Problem set:
A - Reproduce the child labour passage between "Describing the menace" and "particularly hazardous works.", inclusive, swapping "canker" for "scourge".
B - Extend the article on the International Day against Child Labour past its last sentence.

Quoted passage:
►

Mr Bright Wireku-Brobbey, Deputy Minister of Employment and Labour Relations, at a media launch of the 2017 International Day against Child Labour in Accra, called for strengthened stakeholder collaboration in the fight against child labour.
Describing the menace as a “pervasive social canker, “he said that although child labour remains unacceptable, it continued to be prevalent. In many deprived communities especially, where opportunities are dwindling, with every fifth child directly affected and more than one-in-ten children (14.2 percent) engaged in the worst forms, particularly hazardous works.
Mr Wireku-Brobey said the annual event which will be observed on June 12, was instituted by the United Nations, and focuses on the global theme, “In Conflicts and Disasters, Protect Children from Child Labour.” This event is to address the devastating impact of these situations on people, particularly children in areas disposed to armed conflicts and natural disasters.

◄

Source data:
►

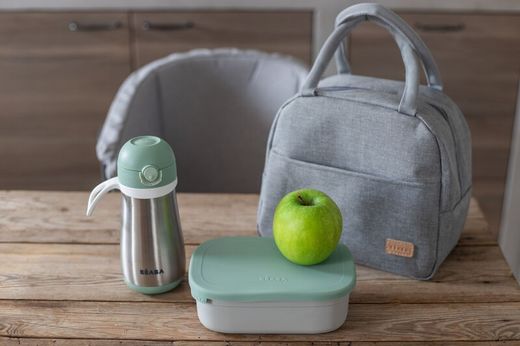 Fiambrera Inox Sage Green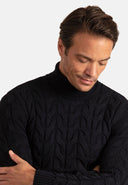 Summit Regular Fit Turtleneck Pullover
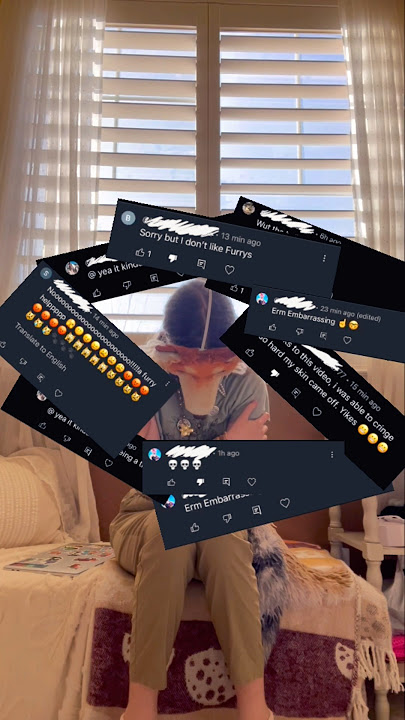 Cyber bullying is a real issue #therian #therianthropy #haters #antizoo #alterhuman #stophaters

◄

Expected outputs:
A -
Describing the menace as a “pervasive social scourge, “he said that although child labour remains unacceptable, it continued to be prevalent. In many deprived communities especially, where opportunities are dwindling, with every fifth child directly affected and more than one-in-ten children (14.2 percent) engaged in the worst forms, particularly hazardous works.

B -
However, Ghana has domesticated the theme by focusing on “Mobilising Resources for Effective Implementation of National Plan of Action II,” which is currently before Parliament awaiting its approval and expected to span from 2016 to 2020 when passed.
The NPA II, among other objectives, calls for coordinated actions aimed at stronger integration and first, addressing child labour in humanitarian responses. This is to target root causes of the problem through education, social protection, livelihood interventions and access to decent work for adults, and upholding the human rights of refugee and displaced children from child labour and trafficking, he said.
Mr Emmanuel Kwame Mensah, a Representative from the International Labour Organisation, said the annual celebration provided a key platform for global and national advocacy against child labour through marketing of the day, and a further assessment of progress and strategies.